Telewest ponders plan for national network licence
Thursday 20 June 1996
The news emerged as the company confirmed it would undercut BT's standard charges by 10-15 per cent from 15 July, as part of an aggressive pricing policy aimed at winning new business from BT.
A national network would allow Telewest to provide services to other companies in its extensive franchises, which covers 3.7 million homes.
International CableTel, the country's third-largest cable operator, bought NTL, the television transmission company, earlier this year, as a move towards creating a similar national network for telephony services.
Telewest's new residential pricing scheme, first revealed in the Independent earlier this month, includes an undertaking that the company will beat BT on all residential phone calls, barring "one-off" discounts such as BT's "surprise special".
It is also offering a 20 per cent discount on bills over pounds 20 a month, not counting line rental. It is expected to introduce number portability in the autumn, in a further move to attract new customers.
Alan Michels, chief executive, said: "We want to make it easy for our customers. We're not going to confuse them with special offers, or schemes to join every few days or weeks."
His comments were directed at BT, which has offered a range of discounts, including its Friends and Family scheme, in response to aggressive pricing from the cable companies.
"Our discount schemes make our service very competitive," a BT spokesman said. "Far from being confusing, they are very straightforward."
The residential and business telephony markets have helped to fuel cable's growth in the UK. According to a report by Kleinwort Benson, published this week, Telewest is "now in a position to start building a national brand previously lacking in the UK". Kleinwort argues that new services, such as high-speed Internet access, will generate additional revenues, and sets a target price of up to 250p a share, compared with last night's close of 167.5p.
Telewest is also moving ahead on the cable television front, confirming yesterday it would offer the new Sega games channel in the UK. Owned by Sega, Time-Warner and TCI, the channel is distributed in the UK by Flextech, the pay-TV programmer.
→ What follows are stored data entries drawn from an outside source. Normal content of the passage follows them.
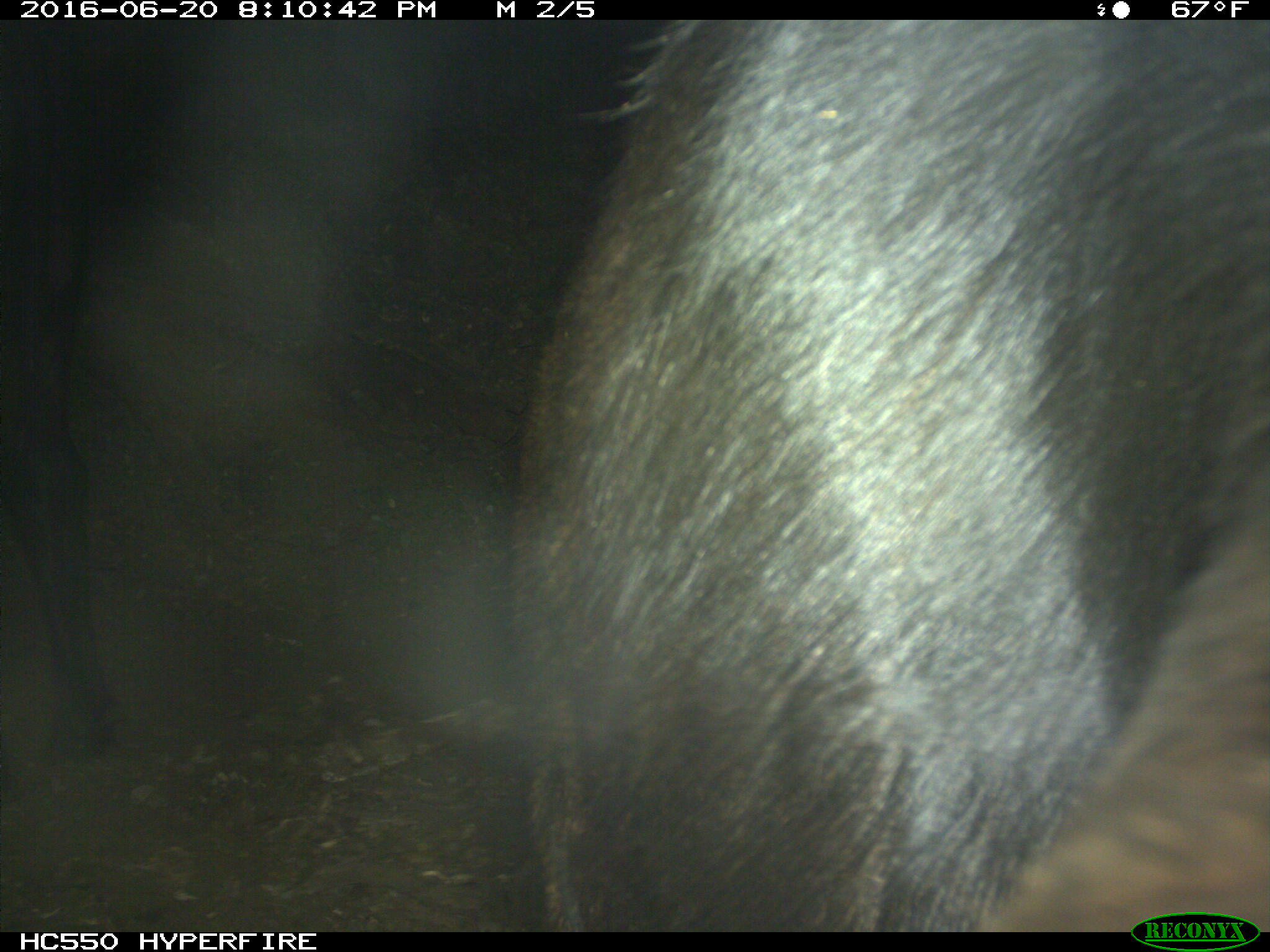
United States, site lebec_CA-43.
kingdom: Animalia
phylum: Chordata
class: Mammalia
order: Artiodactyla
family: Bovidae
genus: Bos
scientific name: Bos taurus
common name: domestic cow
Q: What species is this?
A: Bos taurus (domestic cow).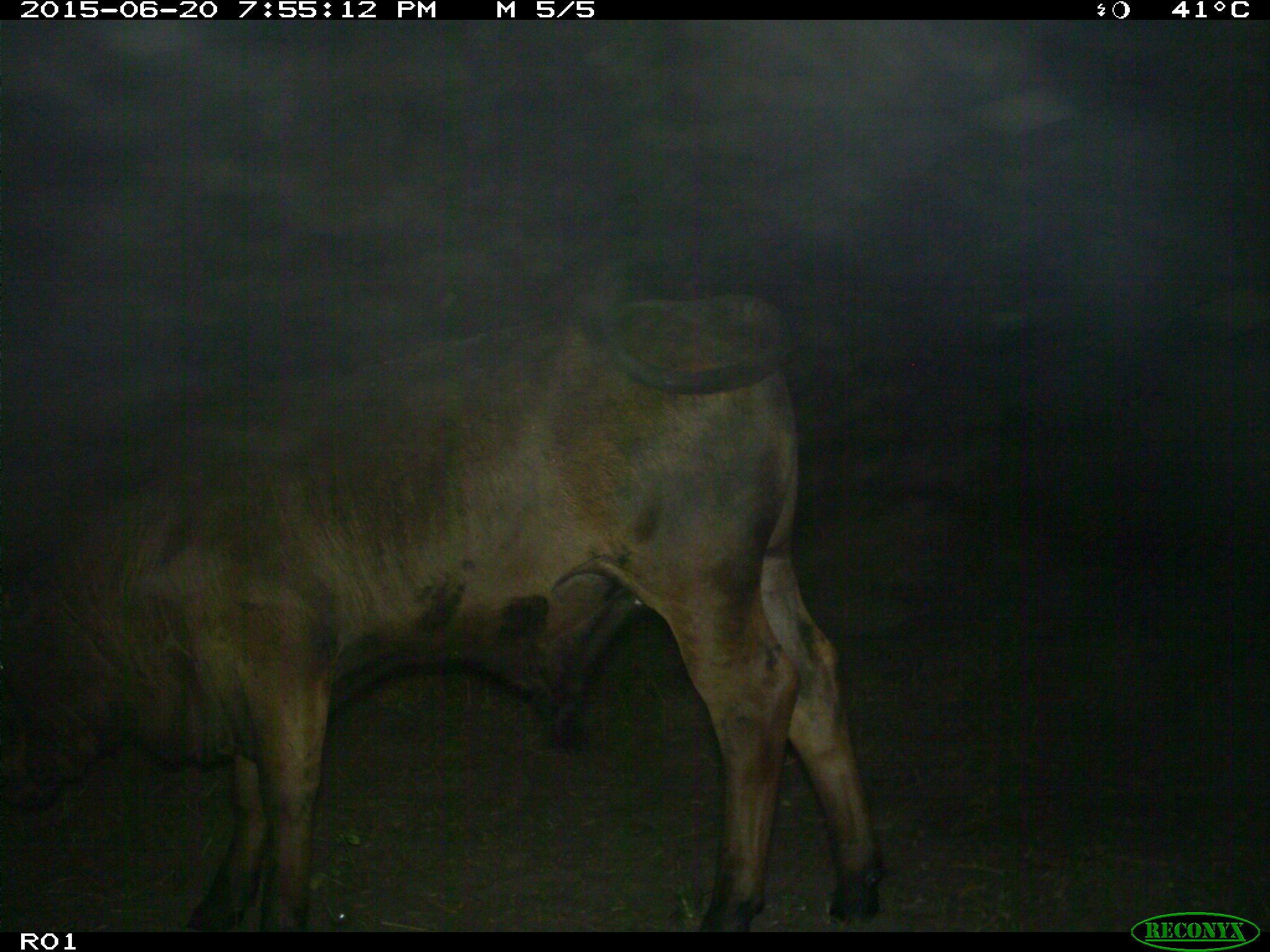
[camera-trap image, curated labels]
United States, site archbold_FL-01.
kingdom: Animalia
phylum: Chordata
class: Mammalia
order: Artiodactyla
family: Bovidae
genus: Bos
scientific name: Bos taurus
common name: domestic cow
Bos taurus (domestic cow).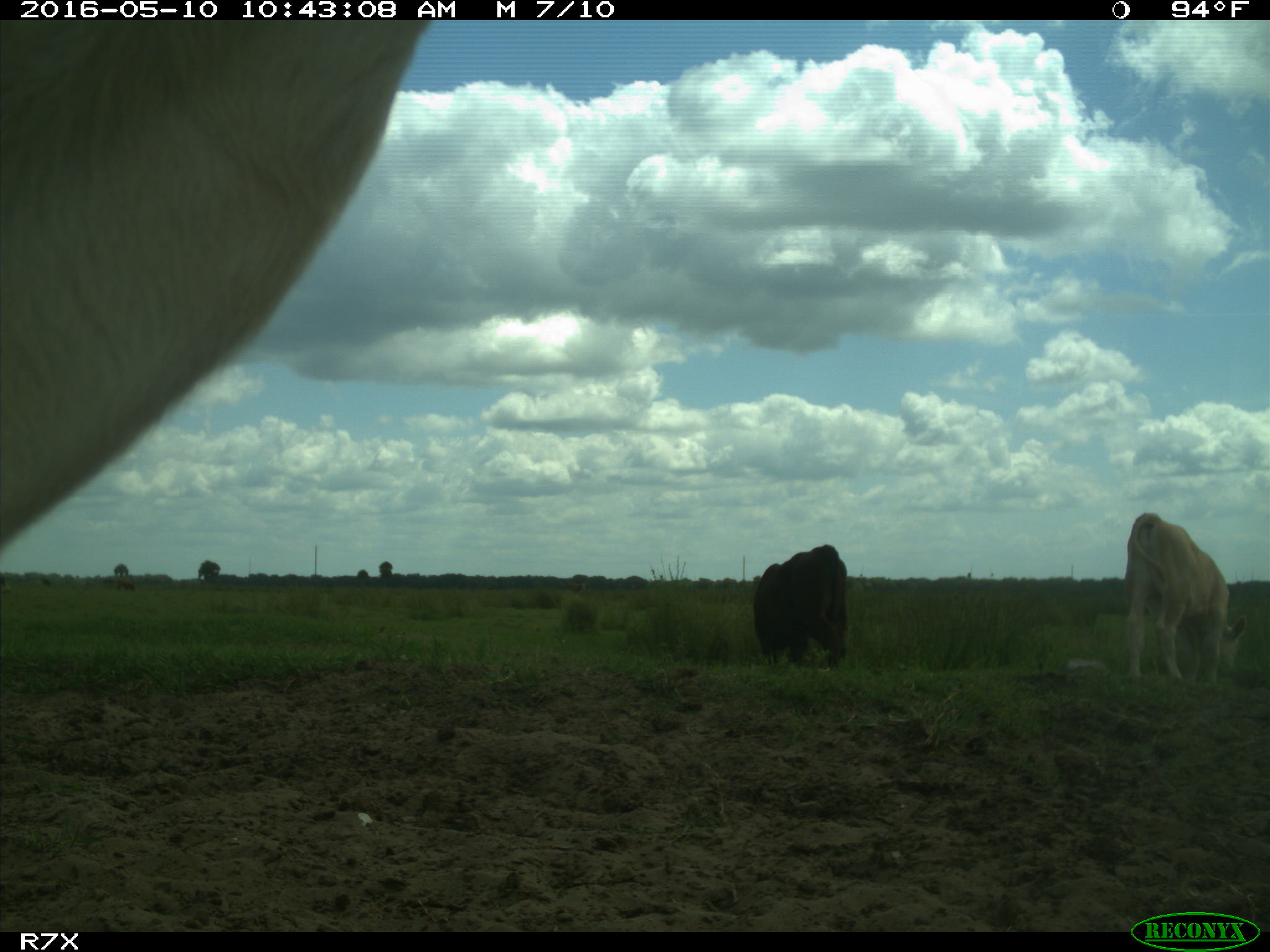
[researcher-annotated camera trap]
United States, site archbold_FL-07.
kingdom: Animalia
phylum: Chordata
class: Mammalia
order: Artiodactyla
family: Bovidae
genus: Bos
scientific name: Bos taurus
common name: domestic cow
Bos taurus (domestic cow).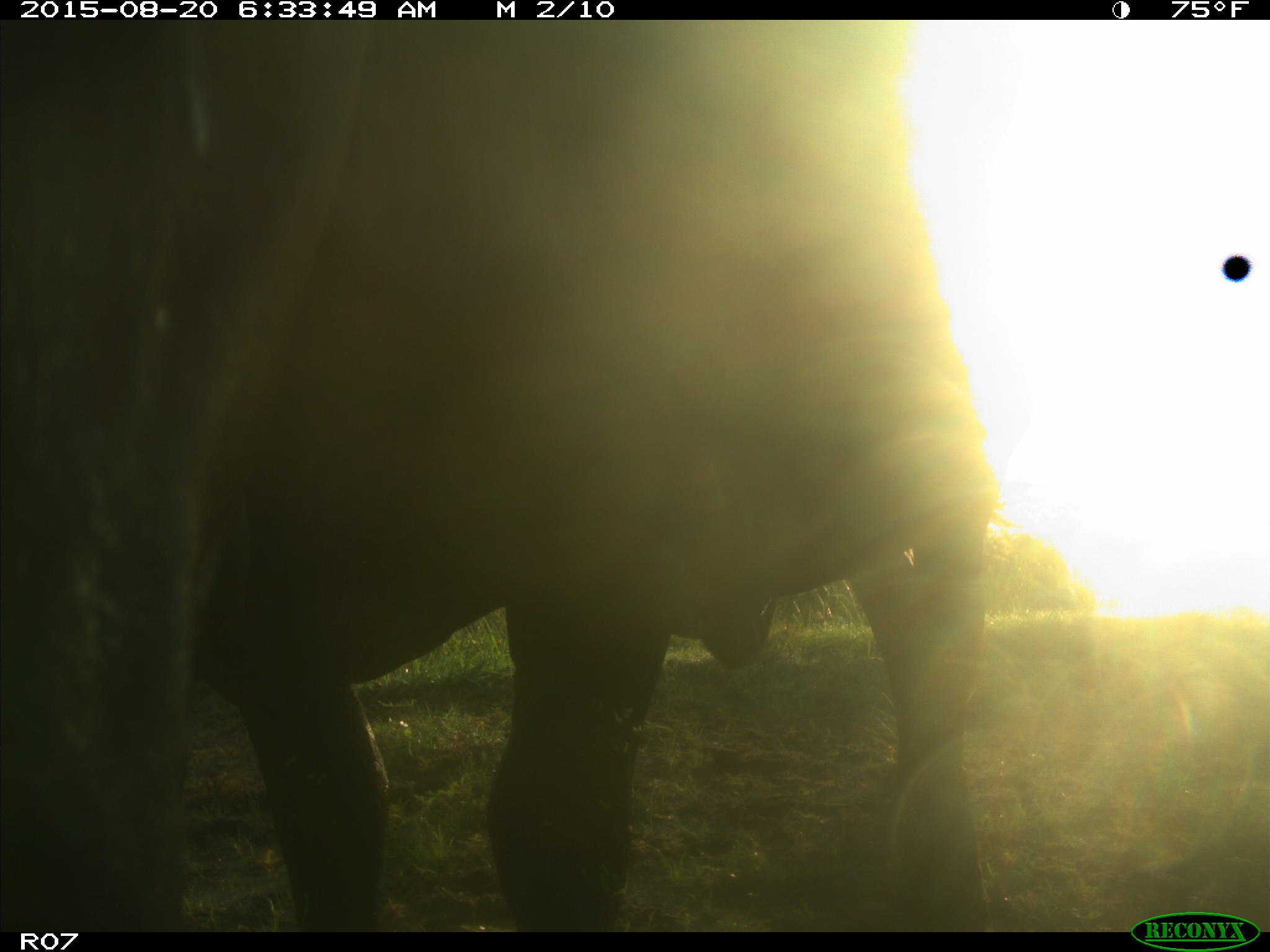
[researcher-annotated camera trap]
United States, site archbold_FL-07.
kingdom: Animalia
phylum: Chordata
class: Mammalia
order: Artiodactyla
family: Bovidae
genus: Bos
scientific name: Bos taurus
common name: domestic cow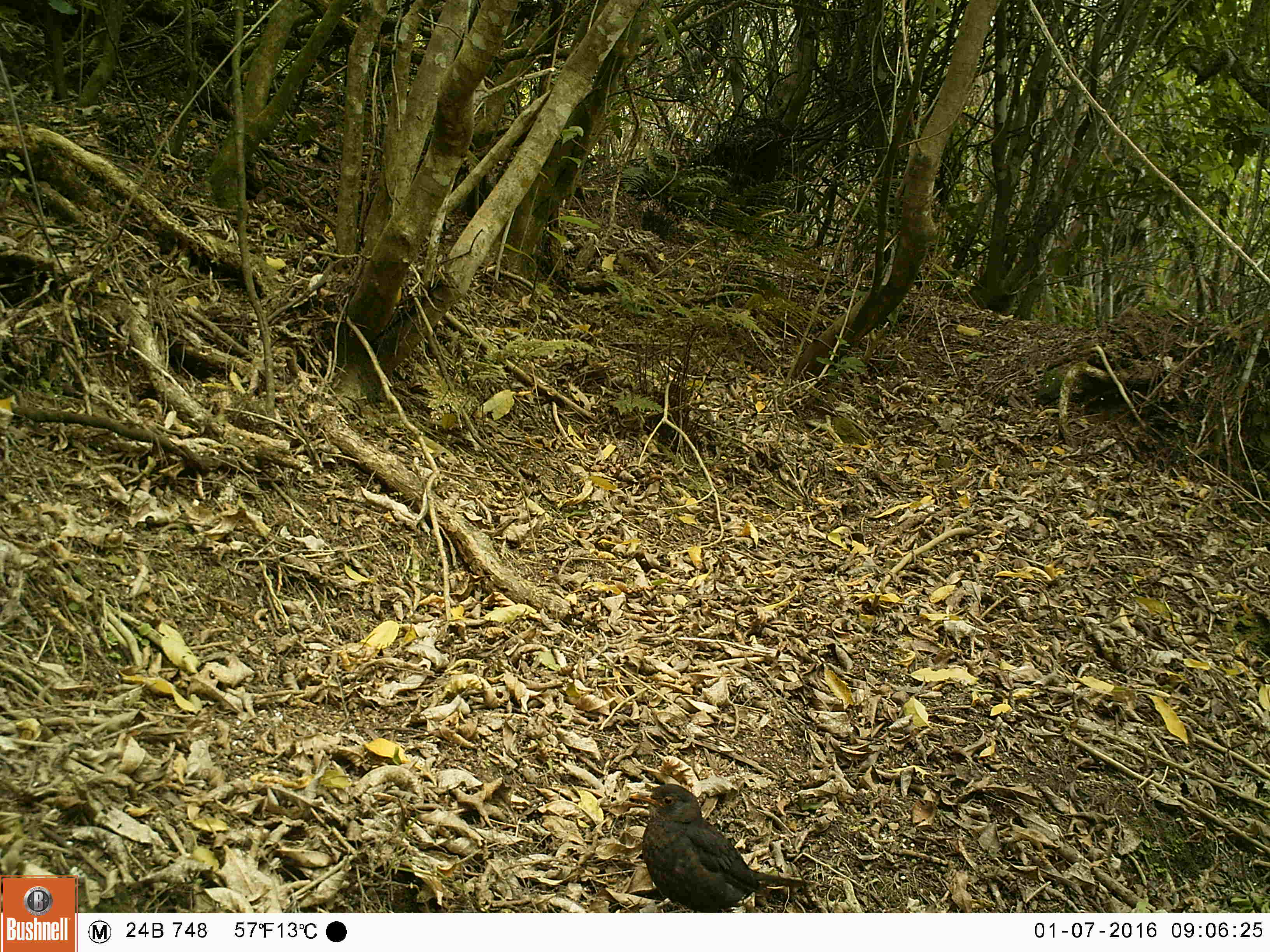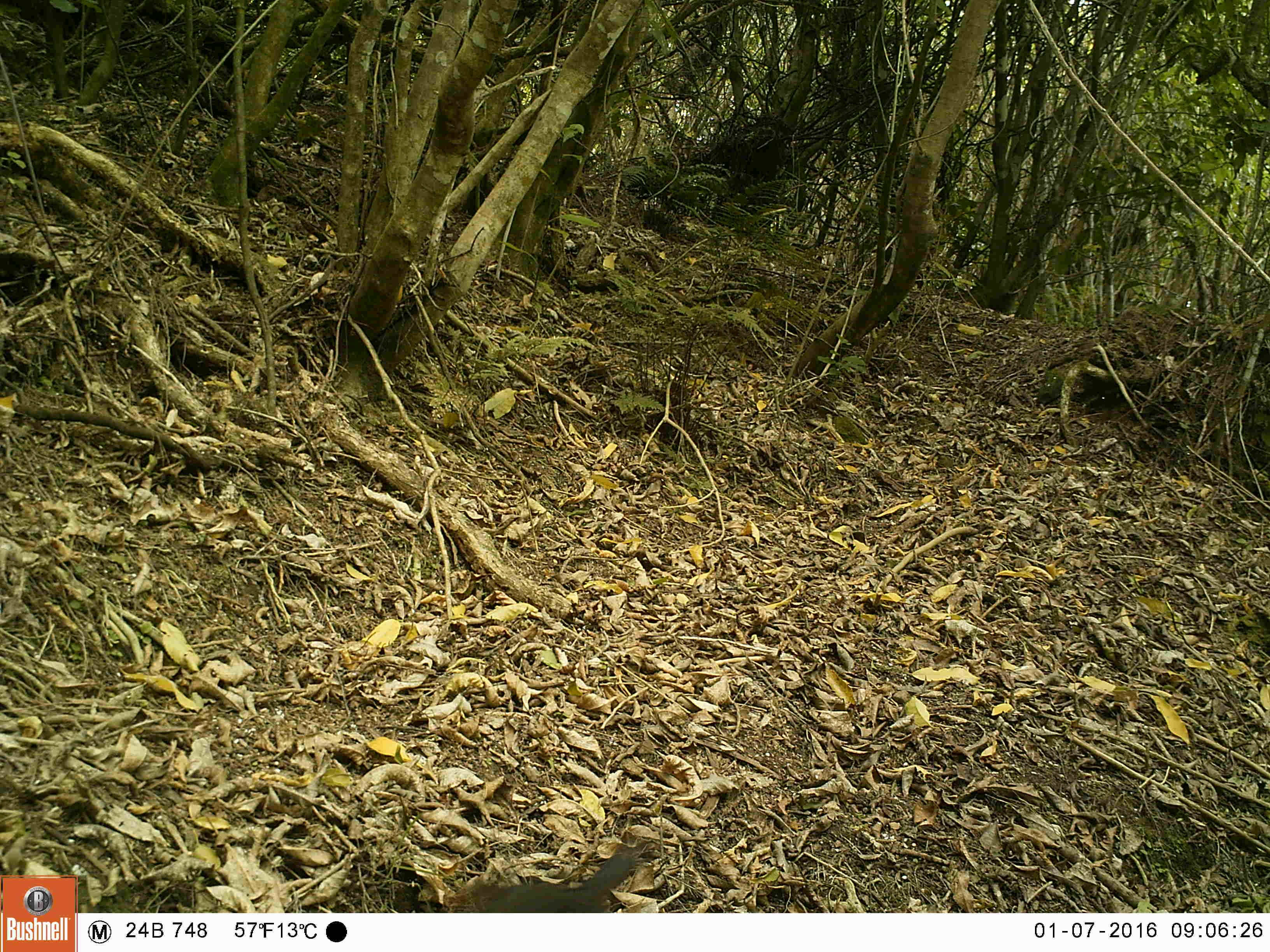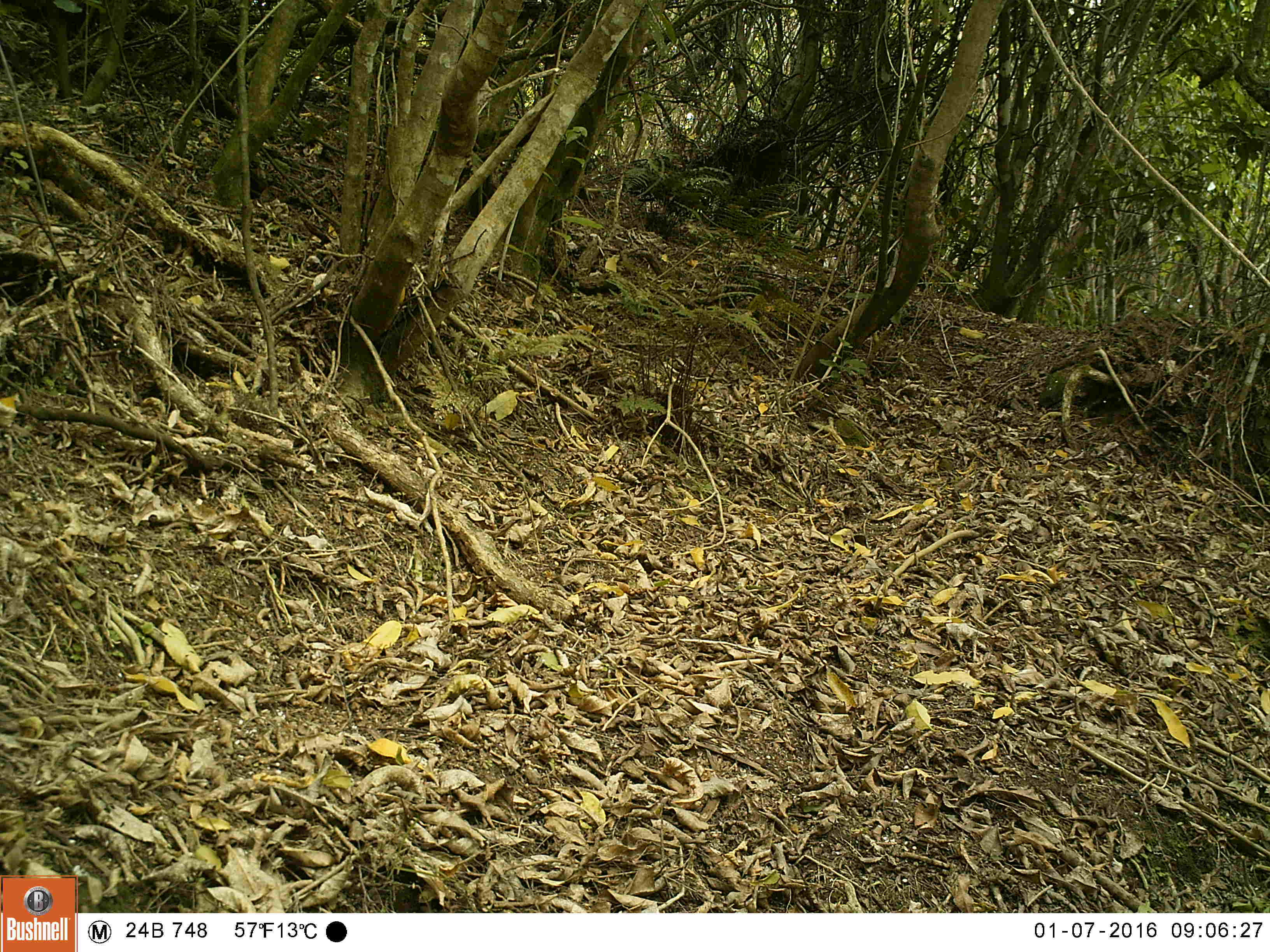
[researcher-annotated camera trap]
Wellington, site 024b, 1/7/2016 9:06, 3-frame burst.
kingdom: Animalia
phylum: Chordata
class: Aves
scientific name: Aves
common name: bird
Bird (Aves).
It will also be launched on the Continent.
Subscribers will be able to download and play up to 25 games a month for a fee of pounds 10. They will need a Sega Mega Drive system, a cable link and a connecting adaptor.
Roger Luard, chief executive of Flextech, said the new service would be rolled out by other UK cable companies in coming months. Telewest and Flextech have a common parent, TCI, the giant US entertainment and distribution company.
Meanwhile, Flextech said yesterday that negotiations with Rupert Murdoch's Fox entertainment arm about the sale of a stake in the Children's Channel, had ended "amicably." Fox had been discussing the purchase of a 50 per cent stake in the Flextech channel, which now may be offered to other broadcasters.
While Flextech declined to comment, it is understood that Cox Communications and Pearson could be potential partners.